Por su generalización, brutalidad y lesividad, merece especial atención entre las malas prácticas obstétricas la práctica de la episiotomía (cortar la piel y músculos que rodean la vagina para agrandar el canal del parto y acelerar la salida del bebé). Hace 30 años que la ciencia ha constatado que no ayuda al bebé ni evita desgarros.
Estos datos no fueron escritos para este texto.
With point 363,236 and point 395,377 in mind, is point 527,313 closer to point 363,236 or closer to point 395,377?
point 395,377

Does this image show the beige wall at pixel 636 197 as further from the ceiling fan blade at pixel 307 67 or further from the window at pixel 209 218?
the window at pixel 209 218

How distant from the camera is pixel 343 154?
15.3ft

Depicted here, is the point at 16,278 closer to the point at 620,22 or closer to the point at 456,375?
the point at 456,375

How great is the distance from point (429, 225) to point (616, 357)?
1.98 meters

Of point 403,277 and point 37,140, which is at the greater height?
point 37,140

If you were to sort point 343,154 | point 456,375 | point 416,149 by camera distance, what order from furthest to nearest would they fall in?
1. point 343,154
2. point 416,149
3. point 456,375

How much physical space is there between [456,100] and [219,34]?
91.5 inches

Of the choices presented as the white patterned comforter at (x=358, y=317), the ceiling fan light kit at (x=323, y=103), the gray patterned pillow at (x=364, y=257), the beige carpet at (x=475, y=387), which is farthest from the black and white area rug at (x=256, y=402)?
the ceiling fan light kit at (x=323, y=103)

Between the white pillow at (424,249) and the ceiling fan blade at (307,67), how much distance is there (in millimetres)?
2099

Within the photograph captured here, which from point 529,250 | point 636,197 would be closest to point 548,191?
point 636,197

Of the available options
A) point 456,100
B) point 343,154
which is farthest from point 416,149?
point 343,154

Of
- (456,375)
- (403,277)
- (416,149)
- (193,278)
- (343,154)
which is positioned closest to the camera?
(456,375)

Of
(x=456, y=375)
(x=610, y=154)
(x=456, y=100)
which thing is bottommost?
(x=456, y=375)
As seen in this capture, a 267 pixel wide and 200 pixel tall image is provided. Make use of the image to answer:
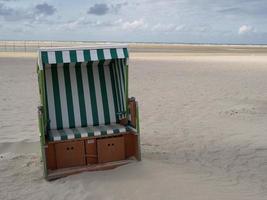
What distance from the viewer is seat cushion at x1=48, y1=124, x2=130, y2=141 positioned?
5.56m

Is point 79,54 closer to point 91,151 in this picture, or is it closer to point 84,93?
point 84,93

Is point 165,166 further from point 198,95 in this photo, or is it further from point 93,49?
point 198,95

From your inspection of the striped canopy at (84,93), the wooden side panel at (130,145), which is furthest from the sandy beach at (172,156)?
the striped canopy at (84,93)

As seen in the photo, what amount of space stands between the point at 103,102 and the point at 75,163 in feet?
3.79

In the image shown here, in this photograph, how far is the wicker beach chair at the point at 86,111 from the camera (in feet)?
17.9

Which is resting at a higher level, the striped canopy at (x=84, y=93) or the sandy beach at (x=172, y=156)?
the striped canopy at (x=84, y=93)

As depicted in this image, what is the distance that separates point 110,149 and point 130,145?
369 millimetres

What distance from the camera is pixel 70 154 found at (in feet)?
18.7

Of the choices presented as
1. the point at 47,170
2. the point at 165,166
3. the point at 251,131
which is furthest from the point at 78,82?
the point at 251,131

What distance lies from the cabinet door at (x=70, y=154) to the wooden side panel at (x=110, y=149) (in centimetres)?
27

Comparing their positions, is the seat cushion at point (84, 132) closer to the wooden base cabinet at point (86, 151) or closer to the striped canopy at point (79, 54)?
the wooden base cabinet at point (86, 151)

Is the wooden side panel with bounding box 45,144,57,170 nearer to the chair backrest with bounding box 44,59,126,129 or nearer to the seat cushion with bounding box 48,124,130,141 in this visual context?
the seat cushion with bounding box 48,124,130,141

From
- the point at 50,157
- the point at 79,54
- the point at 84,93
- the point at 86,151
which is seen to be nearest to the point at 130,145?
the point at 86,151

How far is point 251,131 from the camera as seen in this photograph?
8164 mm
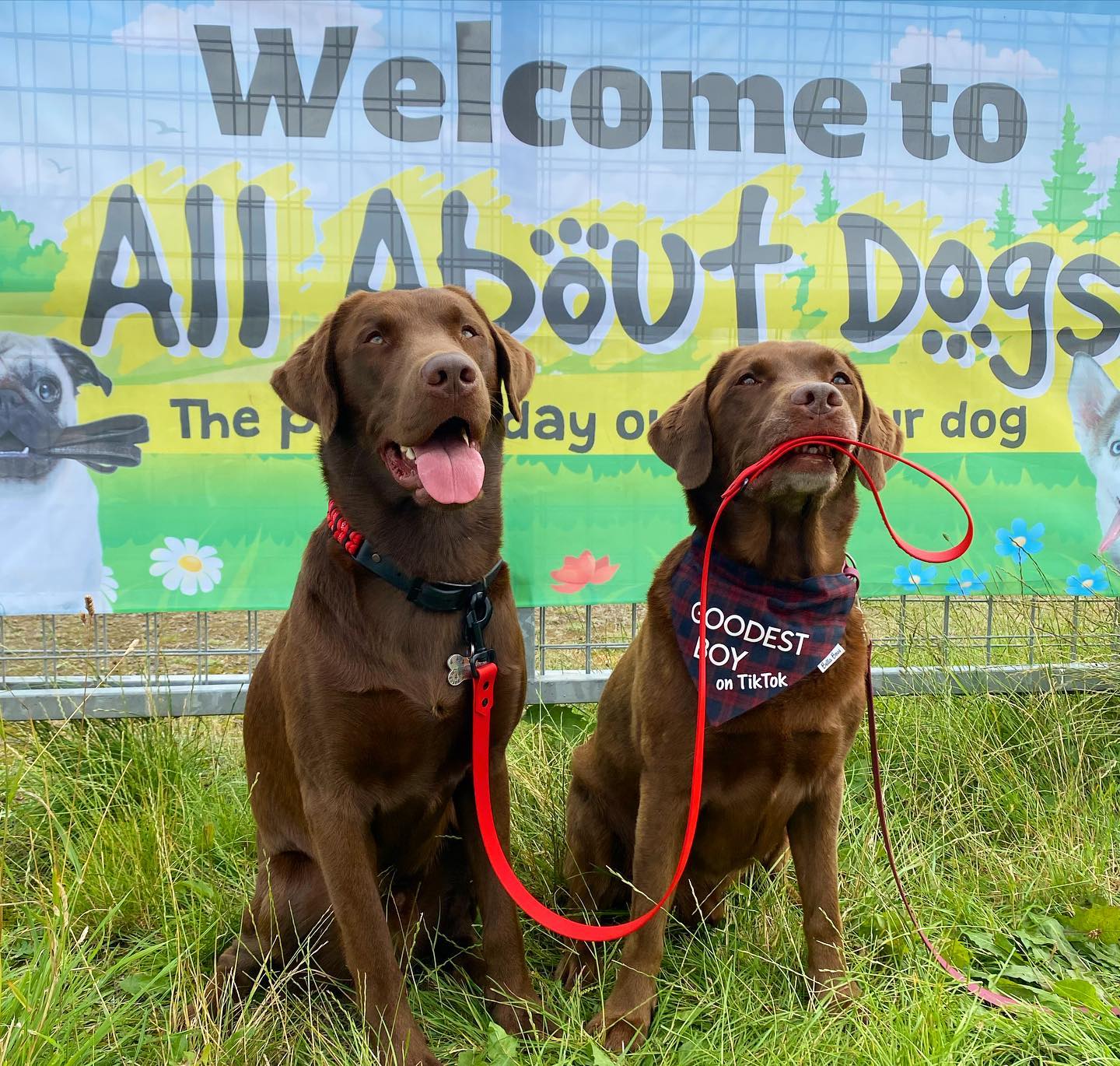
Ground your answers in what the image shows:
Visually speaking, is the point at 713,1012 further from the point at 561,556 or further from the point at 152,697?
the point at 152,697

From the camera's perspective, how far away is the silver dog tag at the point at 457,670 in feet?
6.71

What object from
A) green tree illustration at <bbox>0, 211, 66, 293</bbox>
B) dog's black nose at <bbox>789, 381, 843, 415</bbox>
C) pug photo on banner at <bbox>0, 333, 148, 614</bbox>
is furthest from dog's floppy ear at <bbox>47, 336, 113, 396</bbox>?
dog's black nose at <bbox>789, 381, 843, 415</bbox>

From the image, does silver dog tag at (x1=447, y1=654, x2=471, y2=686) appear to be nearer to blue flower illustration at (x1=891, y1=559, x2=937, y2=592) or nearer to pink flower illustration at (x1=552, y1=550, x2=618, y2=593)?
pink flower illustration at (x1=552, y1=550, x2=618, y2=593)

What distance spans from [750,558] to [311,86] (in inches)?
83.1

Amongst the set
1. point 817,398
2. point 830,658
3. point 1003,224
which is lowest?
point 830,658

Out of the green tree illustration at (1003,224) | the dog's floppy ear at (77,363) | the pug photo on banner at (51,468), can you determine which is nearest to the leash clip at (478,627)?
the pug photo on banner at (51,468)

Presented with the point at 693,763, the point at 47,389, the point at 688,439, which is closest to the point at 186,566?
the point at 47,389

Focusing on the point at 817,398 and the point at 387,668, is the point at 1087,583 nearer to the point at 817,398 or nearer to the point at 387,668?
the point at 817,398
Todo lo contrario, los desgarros más graves son consecuencia de extensiones de la episiotomía desde la vagina hasta el ano. Los daños más frecuentes son el dolor en las relaciones sexuales y la incontinencia urinaria, fecal y/o de gases. Según Mardsen Wagner, anterior Director del Departamento de Salud Materno-Infantil de la OMS, “realizar demasiadas episiotomías ha sido correctamente etiquetado como una forma de mutilación genital en la mujer. El índice de episiotomías del 89 % en España constituye un escándalo y una tragedia” (Wagner, 2000). Desde que Wagner hizo esta declaración las tasas han disminuido mucho, a pesar de lo cual la media actual del 42% en el Sistema Nacional de Salud sigue siendo calamitosa. En general, a las mujeres no se nos permite tomar decisiones autónomas sobre el cuidado de nuestra salud a pesar de que, como cualquier persona que recibe atención sanitaria, tenemos derecho a aceptar o rechazar las intervenciones médicas y no ser tratadas como cuerpos inermes. Otra característica del sesgo de género en la atención médica es que a veces no se nos cree por el simple hecho de ser mujeres.
En muchos hospitales, por ejemplo el de El Escorial, si una mujer acude a urgencias pidiendo la “píldora del día siguiente”, le harán una prueba de embarazo antes de atenderla para comprobar que no está embarazada y pretende usar la píldora “como abortivo”. Por el contrario, si una embarazada acude sangrando por un aborto natural, antes de atenderla se le hará la prueba del embarazo para, esta vez, “comprobar” que estaba realmente embarazada. En ambos casos la prueba es superflua a efectos clínicos. Moralmente, sin embargo, no es neutral: cuestionar la veracidad del relato de la persona sobre lo que le está pasando y por qué pide ayuda protocoliza la sospecha y el prejuicio y pone trabas al acceso de las mujeres a la ayuda médica que necesitan. Si una persona, en cualquier otra especialidad, dice por ejemplo a su médico que es alérgico o padece hipotiroidismo, éste no dudará por lo general de la veracidad de lo que le cuentan y lo recogerá en la historia clínica, pues la anámnesis se basa, principalmente, en el relato que hace el propio paciente de sus antecedentes y estado de salud. Puede comprenderse que actuar de otro modo entorpecería y en muchos casos imposibilitaría totalmente prestar una atención eficaz.